We have a number of projects focusing mainly on the IT and manufacturing sectors, examining the latest cutting edge development methods such as flow, DevOps and continuous development. Our particular focus is on how these change the speed or rhythm of our work, and how they can be adapted to ensure speed of delivery while still allowing sustainable work that doesn’t leave staff stressed and ‘burned out’. We are working in the area of The Rhythm of Crowds. We apply temporal thinking to crowdsourcing, crowdfunding, and crowd behaviour on social media. Crowd behaviour is often seen as ad hoc, feral and difficult to manage, characterised by issues such as fake news, trolling, and destructive behaviour. However, our analysis of social media activity and crowd-work reveals very discernable rhythms of activity. Even trolling and intentionally destructive behaviour usually display a rhythmic or entrained pattern. This research allows those mediating crowd platforms to in some way manage activity, encouraging good patterns and eliminating or at least pre-empting the destructive.
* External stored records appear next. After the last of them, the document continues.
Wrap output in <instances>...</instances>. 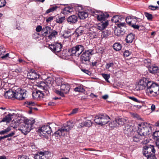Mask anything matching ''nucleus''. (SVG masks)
Wrapping results in <instances>:
<instances>
[{
    "label": "nucleus",
    "instance_id": "a211bd4d",
    "mask_svg": "<svg viewBox=\"0 0 159 159\" xmlns=\"http://www.w3.org/2000/svg\"><path fill=\"white\" fill-rule=\"evenodd\" d=\"M78 20V18L77 16L73 15L68 17L67 20L68 22L70 24L73 25L76 23Z\"/></svg>",
    "mask_w": 159,
    "mask_h": 159
},
{
    "label": "nucleus",
    "instance_id": "39448f33",
    "mask_svg": "<svg viewBox=\"0 0 159 159\" xmlns=\"http://www.w3.org/2000/svg\"><path fill=\"white\" fill-rule=\"evenodd\" d=\"M93 52L92 49L86 50L83 52L80 56V60L82 63L87 65H91L90 56L93 54Z\"/></svg>",
    "mask_w": 159,
    "mask_h": 159
},
{
    "label": "nucleus",
    "instance_id": "393cba45",
    "mask_svg": "<svg viewBox=\"0 0 159 159\" xmlns=\"http://www.w3.org/2000/svg\"><path fill=\"white\" fill-rule=\"evenodd\" d=\"M135 37V34L131 33L129 34L126 37L125 41L126 43H132L133 40L134 39Z\"/></svg>",
    "mask_w": 159,
    "mask_h": 159
},
{
    "label": "nucleus",
    "instance_id": "412c9836",
    "mask_svg": "<svg viewBox=\"0 0 159 159\" xmlns=\"http://www.w3.org/2000/svg\"><path fill=\"white\" fill-rule=\"evenodd\" d=\"M145 137H144L140 133H138V131L136 134L133 136L132 138L133 141L134 142H138L140 141L143 139H144Z\"/></svg>",
    "mask_w": 159,
    "mask_h": 159
},
{
    "label": "nucleus",
    "instance_id": "37998d69",
    "mask_svg": "<svg viewBox=\"0 0 159 159\" xmlns=\"http://www.w3.org/2000/svg\"><path fill=\"white\" fill-rule=\"evenodd\" d=\"M101 75L107 82H109L108 79L110 77V74L102 73L101 74Z\"/></svg>",
    "mask_w": 159,
    "mask_h": 159
},
{
    "label": "nucleus",
    "instance_id": "603ef678",
    "mask_svg": "<svg viewBox=\"0 0 159 159\" xmlns=\"http://www.w3.org/2000/svg\"><path fill=\"white\" fill-rule=\"evenodd\" d=\"M108 36V34L107 31H103L102 33V38H107Z\"/></svg>",
    "mask_w": 159,
    "mask_h": 159
},
{
    "label": "nucleus",
    "instance_id": "f8f14e48",
    "mask_svg": "<svg viewBox=\"0 0 159 159\" xmlns=\"http://www.w3.org/2000/svg\"><path fill=\"white\" fill-rule=\"evenodd\" d=\"M49 47L52 52L57 54L61 51L62 45L60 43H56L49 45Z\"/></svg>",
    "mask_w": 159,
    "mask_h": 159
},
{
    "label": "nucleus",
    "instance_id": "a18cd8bd",
    "mask_svg": "<svg viewBox=\"0 0 159 159\" xmlns=\"http://www.w3.org/2000/svg\"><path fill=\"white\" fill-rule=\"evenodd\" d=\"M153 136L155 139L157 140L159 139V131H157L154 132Z\"/></svg>",
    "mask_w": 159,
    "mask_h": 159
},
{
    "label": "nucleus",
    "instance_id": "bb28decb",
    "mask_svg": "<svg viewBox=\"0 0 159 159\" xmlns=\"http://www.w3.org/2000/svg\"><path fill=\"white\" fill-rule=\"evenodd\" d=\"M126 120L124 118H122L120 117H118L117 118H115V120L112 122L117 123V124L119 125H123Z\"/></svg>",
    "mask_w": 159,
    "mask_h": 159
},
{
    "label": "nucleus",
    "instance_id": "6e6552de",
    "mask_svg": "<svg viewBox=\"0 0 159 159\" xmlns=\"http://www.w3.org/2000/svg\"><path fill=\"white\" fill-rule=\"evenodd\" d=\"M49 93V91L46 90L45 92L37 89L33 92L32 96L33 98L34 99L39 100L48 96Z\"/></svg>",
    "mask_w": 159,
    "mask_h": 159
},
{
    "label": "nucleus",
    "instance_id": "b1692460",
    "mask_svg": "<svg viewBox=\"0 0 159 159\" xmlns=\"http://www.w3.org/2000/svg\"><path fill=\"white\" fill-rule=\"evenodd\" d=\"M148 69L150 73L155 74L159 73V68L158 66H149Z\"/></svg>",
    "mask_w": 159,
    "mask_h": 159
},
{
    "label": "nucleus",
    "instance_id": "a19ab883",
    "mask_svg": "<svg viewBox=\"0 0 159 159\" xmlns=\"http://www.w3.org/2000/svg\"><path fill=\"white\" fill-rule=\"evenodd\" d=\"M144 15L148 20L150 21L152 20L153 16L151 14L145 12H144Z\"/></svg>",
    "mask_w": 159,
    "mask_h": 159
},
{
    "label": "nucleus",
    "instance_id": "20e7f679",
    "mask_svg": "<svg viewBox=\"0 0 159 159\" xmlns=\"http://www.w3.org/2000/svg\"><path fill=\"white\" fill-rule=\"evenodd\" d=\"M138 133H140L144 137L149 135L152 131V125L147 123L139 124L138 125Z\"/></svg>",
    "mask_w": 159,
    "mask_h": 159
},
{
    "label": "nucleus",
    "instance_id": "c03bdc74",
    "mask_svg": "<svg viewBox=\"0 0 159 159\" xmlns=\"http://www.w3.org/2000/svg\"><path fill=\"white\" fill-rule=\"evenodd\" d=\"M85 126L87 127H89L92 126V122L91 120H87L85 122Z\"/></svg>",
    "mask_w": 159,
    "mask_h": 159
},
{
    "label": "nucleus",
    "instance_id": "4be33fe9",
    "mask_svg": "<svg viewBox=\"0 0 159 159\" xmlns=\"http://www.w3.org/2000/svg\"><path fill=\"white\" fill-rule=\"evenodd\" d=\"M15 89L7 91L5 93V97L7 98H15Z\"/></svg>",
    "mask_w": 159,
    "mask_h": 159
},
{
    "label": "nucleus",
    "instance_id": "c756f323",
    "mask_svg": "<svg viewBox=\"0 0 159 159\" xmlns=\"http://www.w3.org/2000/svg\"><path fill=\"white\" fill-rule=\"evenodd\" d=\"M78 16L80 19L84 20L88 16V14L85 11H79Z\"/></svg>",
    "mask_w": 159,
    "mask_h": 159
},
{
    "label": "nucleus",
    "instance_id": "864d4df0",
    "mask_svg": "<svg viewBox=\"0 0 159 159\" xmlns=\"http://www.w3.org/2000/svg\"><path fill=\"white\" fill-rule=\"evenodd\" d=\"M129 26L135 29H138L139 27V25L135 24V23H134V22H133L131 24V25H130Z\"/></svg>",
    "mask_w": 159,
    "mask_h": 159
},
{
    "label": "nucleus",
    "instance_id": "5fc2aeb1",
    "mask_svg": "<svg viewBox=\"0 0 159 159\" xmlns=\"http://www.w3.org/2000/svg\"><path fill=\"white\" fill-rule=\"evenodd\" d=\"M39 34L37 32H35L33 35V38L35 39H37L39 38Z\"/></svg>",
    "mask_w": 159,
    "mask_h": 159
},
{
    "label": "nucleus",
    "instance_id": "5701e85b",
    "mask_svg": "<svg viewBox=\"0 0 159 159\" xmlns=\"http://www.w3.org/2000/svg\"><path fill=\"white\" fill-rule=\"evenodd\" d=\"M27 76L29 79L34 80L39 78V76L36 72L34 71L29 73Z\"/></svg>",
    "mask_w": 159,
    "mask_h": 159
},
{
    "label": "nucleus",
    "instance_id": "473e14b6",
    "mask_svg": "<svg viewBox=\"0 0 159 159\" xmlns=\"http://www.w3.org/2000/svg\"><path fill=\"white\" fill-rule=\"evenodd\" d=\"M84 28L83 26H80L77 28L75 30V34L77 35V37H78L79 36L81 35L84 32Z\"/></svg>",
    "mask_w": 159,
    "mask_h": 159
},
{
    "label": "nucleus",
    "instance_id": "58836bf2",
    "mask_svg": "<svg viewBox=\"0 0 159 159\" xmlns=\"http://www.w3.org/2000/svg\"><path fill=\"white\" fill-rule=\"evenodd\" d=\"M65 16L60 17L58 16V18H56V21L57 23L61 24L65 20Z\"/></svg>",
    "mask_w": 159,
    "mask_h": 159
},
{
    "label": "nucleus",
    "instance_id": "3c124183",
    "mask_svg": "<svg viewBox=\"0 0 159 159\" xmlns=\"http://www.w3.org/2000/svg\"><path fill=\"white\" fill-rule=\"evenodd\" d=\"M55 92L57 94L60 95V96L62 97L64 96V93H64L63 91H61V90L60 91L59 90H56Z\"/></svg>",
    "mask_w": 159,
    "mask_h": 159
},
{
    "label": "nucleus",
    "instance_id": "9d476101",
    "mask_svg": "<svg viewBox=\"0 0 159 159\" xmlns=\"http://www.w3.org/2000/svg\"><path fill=\"white\" fill-rule=\"evenodd\" d=\"M84 46L82 44H78L71 48V53L76 56H79L84 51Z\"/></svg>",
    "mask_w": 159,
    "mask_h": 159
},
{
    "label": "nucleus",
    "instance_id": "a878e982",
    "mask_svg": "<svg viewBox=\"0 0 159 159\" xmlns=\"http://www.w3.org/2000/svg\"><path fill=\"white\" fill-rule=\"evenodd\" d=\"M35 159H47L46 155L43 152H38L34 156Z\"/></svg>",
    "mask_w": 159,
    "mask_h": 159
},
{
    "label": "nucleus",
    "instance_id": "4d7b16f0",
    "mask_svg": "<svg viewBox=\"0 0 159 159\" xmlns=\"http://www.w3.org/2000/svg\"><path fill=\"white\" fill-rule=\"evenodd\" d=\"M131 53V52L128 50H125L124 53V55L125 57H128Z\"/></svg>",
    "mask_w": 159,
    "mask_h": 159
},
{
    "label": "nucleus",
    "instance_id": "09e8293b",
    "mask_svg": "<svg viewBox=\"0 0 159 159\" xmlns=\"http://www.w3.org/2000/svg\"><path fill=\"white\" fill-rule=\"evenodd\" d=\"M148 8L151 10L154 11L156 10H158L159 7L158 6H154L151 5L149 6Z\"/></svg>",
    "mask_w": 159,
    "mask_h": 159
},
{
    "label": "nucleus",
    "instance_id": "49530a36",
    "mask_svg": "<svg viewBox=\"0 0 159 159\" xmlns=\"http://www.w3.org/2000/svg\"><path fill=\"white\" fill-rule=\"evenodd\" d=\"M71 35L70 33L68 31H65L63 34V36L65 38H68Z\"/></svg>",
    "mask_w": 159,
    "mask_h": 159
},
{
    "label": "nucleus",
    "instance_id": "7c9ffc66",
    "mask_svg": "<svg viewBox=\"0 0 159 159\" xmlns=\"http://www.w3.org/2000/svg\"><path fill=\"white\" fill-rule=\"evenodd\" d=\"M51 30V28L48 26L43 27L42 29V31L43 32V36H46L50 33Z\"/></svg>",
    "mask_w": 159,
    "mask_h": 159
},
{
    "label": "nucleus",
    "instance_id": "774afa93",
    "mask_svg": "<svg viewBox=\"0 0 159 159\" xmlns=\"http://www.w3.org/2000/svg\"><path fill=\"white\" fill-rule=\"evenodd\" d=\"M15 71L17 73H19L21 71V69L20 67H18L15 69Z\"/></svg>",
    "mask_w": 159,
    "mask_h": 159
},
{
    "label": "nucleus",
    "instance_id": "69168bd1",
    "mask_svg": "<svg viewBox=\"0 0 159 159\" xmlns=\"http://www.w3.org/2000/svg\"><path fill=\"white\" fill-rule=\"evenodd\" d=\"M147 159H157L155 156V154L154 155H152L149 156V157H147Z\"/></svg>",
    "mask_w": 159,
    "mask_h": 159
},
{
    "label": "nucleus",
    "instance_id": "c85d7f7f",
    "mask_svg": "<svg viewBox=\"0 0 159 159\" xmlns=\"http://www.w3.org/2000/svg\"><path fill=\"white\" fill-rule=\"evenodd\" d=\"M134 18L136 19V22L137 21V20L139 19L138 17L133 16H129L126 17L125 19L126 21L129 26L131 25V24L133 22L132 19Z\"/></svg>",
    "mask_w": 159,
    "mask_h": 159
},
{
    "label": "nucleus",
    "instance_id": "e433bc0d",
    "mask_svg": "<svg viewBox=\"0 0 159 159\" xmlns=\"http://www.w3.org/2000/svg\"><path fill=\"white\" fill-rule=\"evenodd\" d=\"M74 90L75 92H83L85 90L83 88L82 85L79 86L74 89Z\"/></svg>",
    "mask_w": 159,
    "mask_h": 159
},
{
    "label": "nucleus",
    "instance_id": "7ed1b4c3",
    "mask_svg": "<svg viewBox=\"0 0 159 159\" xmlns=\"http://www.w3.org/2000/svg\"><path fill=\"white\" fill-rule=\"evenodd\" d=\"M159 90L158 85L151 81L148 84V88L146 89V93L150 97H155L159 93Z\"/></svg>",
    "mask_w": 159,
    "mask_h": 159
},
{
    "label": "nucleus",
    "instance_id": "c9c22d12",
    "mask_svg": "<svg viewBox=\"0 0 159 159\" xmlns=\"http://www.w3.org/2000/svg\"><path fill=\"white\" fill-rule=\"evenodd\" d=\"M121 17L118 15L115 16H114L111 19V20L112 22H114L116 24H118V23L120 22L121 20Z\"/></svg>",
    "mask_w": 159,
    "mask_h": 159
},
{
    "label": "nucleus",
    "instance_id": "8fccbe9b",
    "mask_svg": "<svg viewBox=\"0 0 159 159\" xmlns=\"http://www.w3.org/2000/svg\"><path fill=\"white\" fill-rule=\"evenodd\" d=\"M6 4L5 0H0V8L4 7Z\"/></svg>",
    "mask_w": 159,
    "mask_h": 159
},
{
    "label": "nucleus",
    "instance_id": "bf43d9fd",
    "mask_svg": "<svg viewBox=\"0 0 159 159\" xmlns=\"http://www.w3.org/2000/svg\"><path fill=\"white\" fill-rule=\"evenodd\" d=\"M43 28L42 26L39 25H38L36 28V30L37 32H40L42 30Z\"/></svg>",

I know these projects are a somewhat eclectic mix. However, each in some way pushes the boundaries of how we think about and use technology to manage time. In fact, if we can, we take the lessons from one project and apply them to the others. As an example, we are currently working on a study that applies the lessons learned from the temporal behaviour of elite athletes to contemporary methods in the workplace.
In terms of Lero, being part of the centre has had a truly formative influence on me. I have been involved in Lero since its inception, and since the beginning it has provided a rich and rewarding research ecosystem for me and for all students and staff that have come along since. It has a strong culture of excellence in scientific research with a clear focus on delivering real world, applied solutions. Lero has always invested in and supported its members, and the most enriching aspect for me is a personal one. In a previous article in this series, my colleague Dr Liliana Pasquale referred to Lero as a big family. That for me is a perfect description. I have worked with so many great people in Lero over the years that I can now call great friends. It is heartwarming to now see the next generation of early career researchers come through as the Lero family continues to grow.
Lero provides an inter-disciplinary setting to examine the relationship between time and technology where the relationship is complex, with no easy answers. Our time research group includes people from philosophy, sociology, computer science, economics, information systems and psychology, and we will soon expand further. Researchers can sometimes take a ‘tribal’ approach, applying the narrow set of theories and techniques of the discipline (tribe) they have always been a part of. Lero allows tribes to come together. I am always amazed by how much I learn from inter-disciplinary conversations, and how I continually question my own pre-conceived assumptions. These conversations usually lead to really diverse, rich and complementary ideas that none of us would have envisaged before we started. When we apply for funding or collaborate with industry, it is often this interdisciplinary aspect of Lero that differentiates us from other research institutions around the world.
A great feature of Lero is that it combines pure, basic research with more applied, industry-embedded research activity. On a given day, we might be tackling some philosophical question about the meaning of time, and the next, we are examining how Fujitsu are overcoming time pressures to set new world records, or how endurance runners are using time analytics as they run through the Alps.